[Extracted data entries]
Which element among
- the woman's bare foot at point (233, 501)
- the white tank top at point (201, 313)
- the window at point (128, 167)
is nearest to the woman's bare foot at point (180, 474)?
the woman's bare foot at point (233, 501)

JOB. Copy every line of the items above word for word, keeping each line as it appears.

CORRECT RESULT.
Which element among
- the woman's bare foot at point (233, 501)
- the white tank top at point (201, 313)
- the window at point (128, 167)
is nearest to the woman's bare foot at point (180, 474)?
the woman's bare foot at point (233, 501)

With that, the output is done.